# start of SOURCE RECORDS
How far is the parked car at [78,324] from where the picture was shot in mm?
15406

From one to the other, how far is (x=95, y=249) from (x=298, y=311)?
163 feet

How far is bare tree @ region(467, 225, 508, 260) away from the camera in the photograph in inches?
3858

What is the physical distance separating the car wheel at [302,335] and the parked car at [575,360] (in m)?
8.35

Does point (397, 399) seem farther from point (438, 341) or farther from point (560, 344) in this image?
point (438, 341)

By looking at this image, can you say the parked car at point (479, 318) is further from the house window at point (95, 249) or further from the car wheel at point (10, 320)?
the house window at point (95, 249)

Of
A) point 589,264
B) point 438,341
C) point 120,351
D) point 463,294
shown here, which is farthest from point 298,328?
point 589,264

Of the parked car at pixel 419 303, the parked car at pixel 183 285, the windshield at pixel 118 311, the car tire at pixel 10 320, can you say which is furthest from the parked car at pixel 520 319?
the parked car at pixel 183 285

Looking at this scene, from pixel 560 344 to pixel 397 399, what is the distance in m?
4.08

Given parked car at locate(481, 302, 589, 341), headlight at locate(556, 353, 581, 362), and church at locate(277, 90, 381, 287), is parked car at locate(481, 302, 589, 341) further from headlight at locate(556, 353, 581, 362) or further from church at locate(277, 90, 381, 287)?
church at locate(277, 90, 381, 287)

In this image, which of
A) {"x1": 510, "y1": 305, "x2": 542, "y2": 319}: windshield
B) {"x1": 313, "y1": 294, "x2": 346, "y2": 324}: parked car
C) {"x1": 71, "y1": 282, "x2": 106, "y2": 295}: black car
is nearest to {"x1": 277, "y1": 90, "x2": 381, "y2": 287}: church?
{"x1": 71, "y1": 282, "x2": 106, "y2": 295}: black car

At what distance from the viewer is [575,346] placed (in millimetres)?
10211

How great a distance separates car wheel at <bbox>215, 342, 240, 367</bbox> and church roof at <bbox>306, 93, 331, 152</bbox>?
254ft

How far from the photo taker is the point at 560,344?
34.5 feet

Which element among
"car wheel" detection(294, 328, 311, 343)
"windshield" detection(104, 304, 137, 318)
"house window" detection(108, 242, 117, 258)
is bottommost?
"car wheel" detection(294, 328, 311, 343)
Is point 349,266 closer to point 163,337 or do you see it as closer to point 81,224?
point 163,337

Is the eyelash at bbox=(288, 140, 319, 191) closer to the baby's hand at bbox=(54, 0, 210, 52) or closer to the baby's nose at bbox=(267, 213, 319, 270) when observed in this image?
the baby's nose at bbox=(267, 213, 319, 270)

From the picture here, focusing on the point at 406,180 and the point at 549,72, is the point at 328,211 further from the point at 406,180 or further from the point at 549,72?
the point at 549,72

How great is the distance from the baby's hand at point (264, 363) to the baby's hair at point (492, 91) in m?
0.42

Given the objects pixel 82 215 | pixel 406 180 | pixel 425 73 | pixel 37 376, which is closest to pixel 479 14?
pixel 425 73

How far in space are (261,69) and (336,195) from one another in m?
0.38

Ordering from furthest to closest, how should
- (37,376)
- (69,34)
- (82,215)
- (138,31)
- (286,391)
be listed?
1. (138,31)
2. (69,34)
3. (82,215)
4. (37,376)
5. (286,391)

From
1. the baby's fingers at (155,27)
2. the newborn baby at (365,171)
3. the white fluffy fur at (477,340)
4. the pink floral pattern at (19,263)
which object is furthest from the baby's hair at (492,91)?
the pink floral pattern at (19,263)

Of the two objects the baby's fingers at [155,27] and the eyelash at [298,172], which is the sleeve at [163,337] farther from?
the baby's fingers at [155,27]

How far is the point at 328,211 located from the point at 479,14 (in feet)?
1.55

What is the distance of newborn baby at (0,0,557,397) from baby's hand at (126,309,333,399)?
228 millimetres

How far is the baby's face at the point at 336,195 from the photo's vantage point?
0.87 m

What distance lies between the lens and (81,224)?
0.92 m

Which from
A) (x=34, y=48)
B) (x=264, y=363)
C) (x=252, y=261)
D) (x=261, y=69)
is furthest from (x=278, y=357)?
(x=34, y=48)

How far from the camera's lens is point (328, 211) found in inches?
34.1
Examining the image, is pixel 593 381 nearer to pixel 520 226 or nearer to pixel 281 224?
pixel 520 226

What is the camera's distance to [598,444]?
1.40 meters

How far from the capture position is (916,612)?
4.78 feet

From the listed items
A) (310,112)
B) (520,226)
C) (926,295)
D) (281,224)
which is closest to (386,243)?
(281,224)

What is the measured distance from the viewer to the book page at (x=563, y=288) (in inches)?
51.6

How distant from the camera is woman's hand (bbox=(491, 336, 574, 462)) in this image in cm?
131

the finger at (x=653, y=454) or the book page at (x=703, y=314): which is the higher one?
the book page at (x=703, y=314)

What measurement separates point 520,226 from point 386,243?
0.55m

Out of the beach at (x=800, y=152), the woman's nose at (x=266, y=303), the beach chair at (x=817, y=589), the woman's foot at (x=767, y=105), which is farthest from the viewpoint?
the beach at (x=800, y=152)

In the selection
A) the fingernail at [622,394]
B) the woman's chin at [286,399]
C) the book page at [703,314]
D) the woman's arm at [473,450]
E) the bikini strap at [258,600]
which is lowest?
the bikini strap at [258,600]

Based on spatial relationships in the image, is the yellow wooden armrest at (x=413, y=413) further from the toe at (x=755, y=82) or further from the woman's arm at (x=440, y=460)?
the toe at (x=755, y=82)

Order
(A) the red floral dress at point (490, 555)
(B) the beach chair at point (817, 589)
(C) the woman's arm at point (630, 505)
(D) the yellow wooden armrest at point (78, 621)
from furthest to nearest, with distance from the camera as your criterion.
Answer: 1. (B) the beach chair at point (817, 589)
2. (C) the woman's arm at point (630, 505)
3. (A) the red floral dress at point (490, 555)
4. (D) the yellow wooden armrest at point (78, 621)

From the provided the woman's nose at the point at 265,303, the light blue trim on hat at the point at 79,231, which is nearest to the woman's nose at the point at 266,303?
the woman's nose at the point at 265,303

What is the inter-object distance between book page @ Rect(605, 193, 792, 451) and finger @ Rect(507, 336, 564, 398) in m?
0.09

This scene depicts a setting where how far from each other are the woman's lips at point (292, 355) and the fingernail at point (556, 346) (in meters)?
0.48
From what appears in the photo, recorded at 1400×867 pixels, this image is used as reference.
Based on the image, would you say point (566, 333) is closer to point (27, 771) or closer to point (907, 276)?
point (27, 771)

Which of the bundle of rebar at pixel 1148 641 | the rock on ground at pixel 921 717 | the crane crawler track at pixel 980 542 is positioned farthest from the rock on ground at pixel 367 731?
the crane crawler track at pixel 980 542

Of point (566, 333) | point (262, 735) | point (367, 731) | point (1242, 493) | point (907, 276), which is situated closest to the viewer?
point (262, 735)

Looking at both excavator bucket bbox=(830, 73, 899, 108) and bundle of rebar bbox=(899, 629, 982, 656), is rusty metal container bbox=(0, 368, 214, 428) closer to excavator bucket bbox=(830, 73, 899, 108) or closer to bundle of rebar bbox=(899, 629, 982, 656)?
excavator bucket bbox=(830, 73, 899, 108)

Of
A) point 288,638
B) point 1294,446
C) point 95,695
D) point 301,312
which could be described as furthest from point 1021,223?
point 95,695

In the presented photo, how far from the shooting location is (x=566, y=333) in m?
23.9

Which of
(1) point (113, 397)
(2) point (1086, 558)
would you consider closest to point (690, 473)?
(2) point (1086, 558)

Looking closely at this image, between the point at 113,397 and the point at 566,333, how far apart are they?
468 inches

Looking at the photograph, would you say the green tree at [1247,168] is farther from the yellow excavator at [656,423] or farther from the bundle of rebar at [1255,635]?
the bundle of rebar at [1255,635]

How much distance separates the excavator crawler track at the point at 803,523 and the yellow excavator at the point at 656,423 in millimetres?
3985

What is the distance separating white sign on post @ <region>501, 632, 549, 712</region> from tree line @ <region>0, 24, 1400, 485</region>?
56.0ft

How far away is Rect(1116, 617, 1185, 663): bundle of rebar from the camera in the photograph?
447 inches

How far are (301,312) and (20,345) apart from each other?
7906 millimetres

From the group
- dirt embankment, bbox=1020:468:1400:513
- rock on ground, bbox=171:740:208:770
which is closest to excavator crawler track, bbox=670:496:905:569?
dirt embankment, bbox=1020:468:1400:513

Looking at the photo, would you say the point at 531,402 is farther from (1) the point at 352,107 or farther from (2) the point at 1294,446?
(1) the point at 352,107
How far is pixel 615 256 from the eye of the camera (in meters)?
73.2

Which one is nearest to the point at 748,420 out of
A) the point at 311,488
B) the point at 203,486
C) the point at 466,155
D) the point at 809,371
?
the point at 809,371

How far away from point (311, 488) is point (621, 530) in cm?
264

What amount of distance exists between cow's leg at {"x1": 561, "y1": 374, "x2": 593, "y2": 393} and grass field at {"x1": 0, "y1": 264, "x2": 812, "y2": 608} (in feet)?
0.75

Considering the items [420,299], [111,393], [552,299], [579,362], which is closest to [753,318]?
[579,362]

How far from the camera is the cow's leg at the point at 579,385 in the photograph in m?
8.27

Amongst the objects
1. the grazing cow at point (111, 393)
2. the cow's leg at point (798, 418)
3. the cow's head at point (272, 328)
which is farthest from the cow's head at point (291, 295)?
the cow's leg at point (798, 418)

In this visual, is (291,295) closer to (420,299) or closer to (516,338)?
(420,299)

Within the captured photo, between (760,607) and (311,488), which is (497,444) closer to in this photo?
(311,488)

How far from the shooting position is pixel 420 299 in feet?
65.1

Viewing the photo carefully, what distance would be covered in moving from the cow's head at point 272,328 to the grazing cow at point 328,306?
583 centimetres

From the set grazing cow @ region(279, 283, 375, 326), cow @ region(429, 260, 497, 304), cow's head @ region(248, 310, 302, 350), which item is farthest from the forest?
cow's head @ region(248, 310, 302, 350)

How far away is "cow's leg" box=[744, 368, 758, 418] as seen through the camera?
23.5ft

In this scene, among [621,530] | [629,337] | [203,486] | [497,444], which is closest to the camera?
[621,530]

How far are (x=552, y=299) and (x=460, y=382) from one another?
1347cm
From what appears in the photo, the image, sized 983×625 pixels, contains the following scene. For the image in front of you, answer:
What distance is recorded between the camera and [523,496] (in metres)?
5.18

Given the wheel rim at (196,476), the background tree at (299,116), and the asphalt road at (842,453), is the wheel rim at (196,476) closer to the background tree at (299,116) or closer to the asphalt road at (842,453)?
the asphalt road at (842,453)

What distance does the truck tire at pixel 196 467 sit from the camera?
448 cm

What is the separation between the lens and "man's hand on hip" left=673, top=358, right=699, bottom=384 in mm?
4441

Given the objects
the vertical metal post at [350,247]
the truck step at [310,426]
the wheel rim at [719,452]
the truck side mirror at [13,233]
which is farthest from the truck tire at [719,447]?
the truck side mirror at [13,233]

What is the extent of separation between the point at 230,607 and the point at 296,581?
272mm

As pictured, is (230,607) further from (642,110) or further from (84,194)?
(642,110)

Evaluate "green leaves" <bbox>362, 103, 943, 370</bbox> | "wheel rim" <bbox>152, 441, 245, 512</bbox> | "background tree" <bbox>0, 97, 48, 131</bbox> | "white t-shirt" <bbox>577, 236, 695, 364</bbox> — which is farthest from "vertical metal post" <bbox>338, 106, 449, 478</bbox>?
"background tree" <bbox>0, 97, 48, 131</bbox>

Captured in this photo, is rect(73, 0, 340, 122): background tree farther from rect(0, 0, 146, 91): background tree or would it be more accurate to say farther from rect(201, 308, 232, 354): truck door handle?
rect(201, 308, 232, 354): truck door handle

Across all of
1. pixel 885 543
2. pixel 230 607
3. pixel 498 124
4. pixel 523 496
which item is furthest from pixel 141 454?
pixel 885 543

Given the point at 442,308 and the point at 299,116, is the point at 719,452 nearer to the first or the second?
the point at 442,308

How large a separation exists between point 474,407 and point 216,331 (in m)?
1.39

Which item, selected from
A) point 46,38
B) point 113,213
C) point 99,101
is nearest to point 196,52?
# end of SOURCE RECORDS
- _REQUIREMENT_: Extract exactly the lines between the line containing "Captured in this" and the end of the data, including both.

- _ANSWER TO THE PROBLEM_:
Captured in this photo, is rect(73, 0, 340, 122): background tree farther from rect(0, 0, 146, 91): background tree or would it be more accurate to say farther from rect(201, 308, 232, 354): truck door handle?
rect(201, 308, 232, 354): truck door handle

Across all of
1. pixel 885 543
2. pixel 230 607
3. pixel 498 124
4. pixel 523 496
which item is furthest from pixel 141 454?
pixel 885 543

Given the point at 442,308 and the point at 299,116, is the point at 719,452 nearer to the first or the second?
the point at 442,308

How large a separation exists between point 474,407 and point 216,331 (in m)?
1.39

Which item, selected from
A) point 46,38
B) point 113,213
C) point 99,101
is nearest to point 196,52?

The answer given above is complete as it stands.